Si algo debiéramos entender a casi medio siglo que el presidente Richard Nixon declaró la “guerra a las drogas” es que ésta ha servido para empujar la agenda de “seguridad nacional” de Estados Unidos y con demasiada frecuencia como una excusa de la CIA, la DEA y otras agencias de inteligencia para justificar su intervención en otros países, así como una buena cantidad de actividades criminales.

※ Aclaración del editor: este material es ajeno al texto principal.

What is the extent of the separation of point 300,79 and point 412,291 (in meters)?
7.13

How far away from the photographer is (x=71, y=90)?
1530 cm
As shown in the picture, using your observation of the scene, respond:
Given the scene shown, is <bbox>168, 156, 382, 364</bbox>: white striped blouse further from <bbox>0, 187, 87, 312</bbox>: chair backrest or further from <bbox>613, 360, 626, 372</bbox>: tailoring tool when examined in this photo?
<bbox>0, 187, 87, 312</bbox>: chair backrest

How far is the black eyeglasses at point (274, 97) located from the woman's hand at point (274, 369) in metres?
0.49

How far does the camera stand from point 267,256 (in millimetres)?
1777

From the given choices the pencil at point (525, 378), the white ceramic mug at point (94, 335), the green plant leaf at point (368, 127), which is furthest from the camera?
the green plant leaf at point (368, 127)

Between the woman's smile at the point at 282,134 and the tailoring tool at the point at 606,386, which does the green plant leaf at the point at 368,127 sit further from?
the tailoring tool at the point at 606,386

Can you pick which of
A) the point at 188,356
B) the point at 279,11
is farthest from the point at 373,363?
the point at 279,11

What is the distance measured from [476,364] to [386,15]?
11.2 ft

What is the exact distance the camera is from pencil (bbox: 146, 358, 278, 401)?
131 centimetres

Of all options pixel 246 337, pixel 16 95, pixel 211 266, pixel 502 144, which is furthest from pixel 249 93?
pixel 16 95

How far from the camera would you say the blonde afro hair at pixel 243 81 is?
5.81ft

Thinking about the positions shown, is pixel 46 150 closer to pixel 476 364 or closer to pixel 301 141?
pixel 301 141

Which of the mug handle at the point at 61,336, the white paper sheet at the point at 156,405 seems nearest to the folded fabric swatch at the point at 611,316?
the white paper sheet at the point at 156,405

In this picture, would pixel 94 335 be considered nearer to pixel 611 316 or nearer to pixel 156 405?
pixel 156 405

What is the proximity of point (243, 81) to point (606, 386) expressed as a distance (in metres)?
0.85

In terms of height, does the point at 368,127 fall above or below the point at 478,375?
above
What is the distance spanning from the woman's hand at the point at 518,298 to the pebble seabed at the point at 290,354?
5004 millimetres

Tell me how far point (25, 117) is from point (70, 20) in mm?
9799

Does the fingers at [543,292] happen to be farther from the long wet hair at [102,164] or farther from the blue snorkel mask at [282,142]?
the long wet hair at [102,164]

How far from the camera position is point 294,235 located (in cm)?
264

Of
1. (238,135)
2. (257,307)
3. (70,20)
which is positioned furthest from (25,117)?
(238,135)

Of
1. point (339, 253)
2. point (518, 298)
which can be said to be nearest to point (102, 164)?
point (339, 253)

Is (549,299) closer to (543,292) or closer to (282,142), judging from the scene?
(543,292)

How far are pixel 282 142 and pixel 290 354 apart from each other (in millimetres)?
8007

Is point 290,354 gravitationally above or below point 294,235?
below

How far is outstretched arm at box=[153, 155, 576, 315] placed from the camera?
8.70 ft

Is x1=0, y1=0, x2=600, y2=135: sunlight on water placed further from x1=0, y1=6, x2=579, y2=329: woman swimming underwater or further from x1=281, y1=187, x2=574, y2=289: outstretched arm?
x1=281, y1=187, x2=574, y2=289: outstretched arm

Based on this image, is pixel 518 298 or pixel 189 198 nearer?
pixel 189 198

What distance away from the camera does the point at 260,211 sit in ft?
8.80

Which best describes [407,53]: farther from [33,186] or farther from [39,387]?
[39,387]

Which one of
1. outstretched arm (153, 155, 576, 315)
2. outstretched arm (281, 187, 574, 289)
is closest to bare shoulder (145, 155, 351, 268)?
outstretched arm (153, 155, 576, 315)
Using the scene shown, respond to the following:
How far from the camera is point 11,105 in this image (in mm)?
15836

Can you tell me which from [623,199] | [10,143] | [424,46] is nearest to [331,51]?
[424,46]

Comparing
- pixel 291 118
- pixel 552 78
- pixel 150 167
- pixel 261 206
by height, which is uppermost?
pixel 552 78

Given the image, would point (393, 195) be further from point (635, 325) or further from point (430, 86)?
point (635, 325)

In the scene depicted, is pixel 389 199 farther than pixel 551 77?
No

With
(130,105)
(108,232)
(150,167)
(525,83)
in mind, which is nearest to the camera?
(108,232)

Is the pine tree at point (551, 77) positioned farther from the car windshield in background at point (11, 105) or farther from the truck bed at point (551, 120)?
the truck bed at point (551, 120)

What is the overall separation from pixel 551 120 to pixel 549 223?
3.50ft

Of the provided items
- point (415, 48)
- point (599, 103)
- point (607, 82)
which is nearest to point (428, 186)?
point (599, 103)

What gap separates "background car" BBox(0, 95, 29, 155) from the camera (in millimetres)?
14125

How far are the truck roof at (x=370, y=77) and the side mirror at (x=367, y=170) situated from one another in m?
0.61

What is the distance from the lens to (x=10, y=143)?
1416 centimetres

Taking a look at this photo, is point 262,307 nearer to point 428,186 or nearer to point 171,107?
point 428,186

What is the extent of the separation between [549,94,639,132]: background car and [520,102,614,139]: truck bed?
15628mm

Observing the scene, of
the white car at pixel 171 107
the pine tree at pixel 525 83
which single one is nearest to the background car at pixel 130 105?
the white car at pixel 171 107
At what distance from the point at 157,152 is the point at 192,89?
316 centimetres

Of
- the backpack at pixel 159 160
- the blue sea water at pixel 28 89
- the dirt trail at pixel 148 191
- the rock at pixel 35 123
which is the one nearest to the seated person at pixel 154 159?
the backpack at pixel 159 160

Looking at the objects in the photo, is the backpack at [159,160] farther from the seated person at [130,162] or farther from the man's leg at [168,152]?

Las evidencias son numerosas: Los escándalos que llevaron a la caída del presidente Samper en Colombia, la invasión y encarcelamiento del presidente Noriega en Panamá, el complot para traficar armas a Nicaragua e Irán a cambió de cocaína sudamericana, la fractura a la élite política en Cuba (el caso del fusilamiento del general Arnaldo Ochoa), entre otras.

Bandera con enorme carga ideológica, el combate al narco sustituyó a la cruzada anticomunista de la Guerra Fría y precede a la actual retórica contra el terrorismo. Además de la corrupción, ello explica la buena cantidad de alianzas entre los capos de la droga y jefes policiacos y los niveles de protección “al más alto nivel” que pudieron obtener.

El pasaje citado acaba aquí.